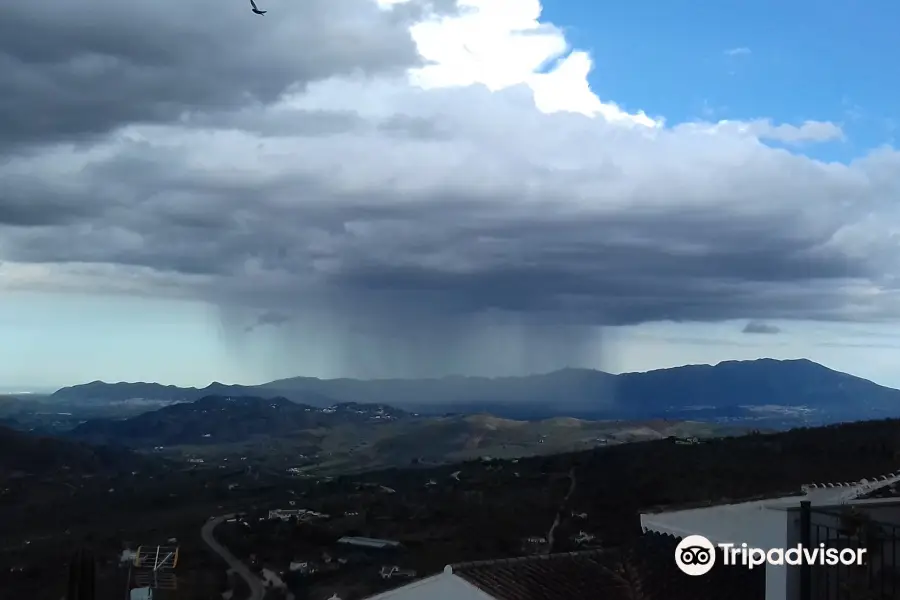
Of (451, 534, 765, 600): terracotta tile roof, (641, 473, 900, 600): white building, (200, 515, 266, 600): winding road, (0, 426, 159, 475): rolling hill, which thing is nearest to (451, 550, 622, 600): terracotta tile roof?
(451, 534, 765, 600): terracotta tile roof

* * *

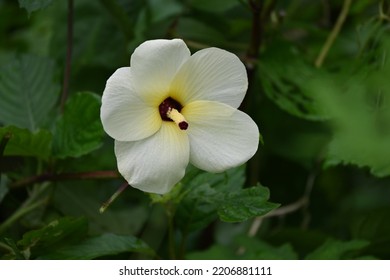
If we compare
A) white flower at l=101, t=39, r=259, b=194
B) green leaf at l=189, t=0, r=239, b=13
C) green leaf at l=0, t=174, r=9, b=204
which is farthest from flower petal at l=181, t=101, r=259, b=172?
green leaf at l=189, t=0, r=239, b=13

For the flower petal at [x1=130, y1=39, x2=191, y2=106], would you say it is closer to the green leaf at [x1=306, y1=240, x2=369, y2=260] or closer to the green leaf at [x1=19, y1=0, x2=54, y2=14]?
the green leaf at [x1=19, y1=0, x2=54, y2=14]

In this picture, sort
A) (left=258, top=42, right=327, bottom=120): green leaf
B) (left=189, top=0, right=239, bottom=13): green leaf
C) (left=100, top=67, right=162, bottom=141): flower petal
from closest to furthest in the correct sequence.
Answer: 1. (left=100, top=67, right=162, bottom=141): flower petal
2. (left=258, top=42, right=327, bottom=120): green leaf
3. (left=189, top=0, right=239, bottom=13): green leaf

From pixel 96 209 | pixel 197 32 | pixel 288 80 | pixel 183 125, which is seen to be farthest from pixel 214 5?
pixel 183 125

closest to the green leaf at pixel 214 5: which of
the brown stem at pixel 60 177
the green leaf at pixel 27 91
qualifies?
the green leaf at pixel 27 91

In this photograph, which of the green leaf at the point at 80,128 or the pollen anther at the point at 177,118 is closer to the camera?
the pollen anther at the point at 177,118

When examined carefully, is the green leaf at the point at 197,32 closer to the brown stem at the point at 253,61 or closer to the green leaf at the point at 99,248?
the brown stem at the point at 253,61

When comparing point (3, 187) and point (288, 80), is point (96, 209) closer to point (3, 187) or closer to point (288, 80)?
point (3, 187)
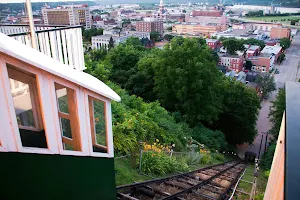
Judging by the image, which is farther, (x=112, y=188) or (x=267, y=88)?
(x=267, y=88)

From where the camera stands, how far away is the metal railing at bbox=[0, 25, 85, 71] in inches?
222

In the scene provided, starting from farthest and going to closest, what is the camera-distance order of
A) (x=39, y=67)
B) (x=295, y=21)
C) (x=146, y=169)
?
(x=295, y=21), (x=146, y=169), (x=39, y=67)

==

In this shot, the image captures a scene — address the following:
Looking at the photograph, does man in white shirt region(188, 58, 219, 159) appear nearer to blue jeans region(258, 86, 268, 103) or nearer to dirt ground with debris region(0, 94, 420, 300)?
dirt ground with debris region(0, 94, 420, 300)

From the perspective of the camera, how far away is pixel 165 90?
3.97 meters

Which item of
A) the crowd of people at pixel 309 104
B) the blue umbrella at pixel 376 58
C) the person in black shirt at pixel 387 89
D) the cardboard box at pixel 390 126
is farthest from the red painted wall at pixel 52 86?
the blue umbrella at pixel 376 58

- [The exercise] Please retype the lines from the one containing "From where the" up to and including the one containing "(x=295, y=21), (x=146, y=169), (x=39, y=67)", character for character.

- [Task solution]
From where the camera stands, how far away is the metal railing at bbox=[0, 25, 85, 71] in inches?
222

In the scene provided, starting from farthest and going to closest, what is the camera-distance order of
A) (x=39, y=67)
B) (x=295, y=21)
C) (x=146, y=169)
?
(x=295, y=21), (x=146, y=169), (x=39, y=67)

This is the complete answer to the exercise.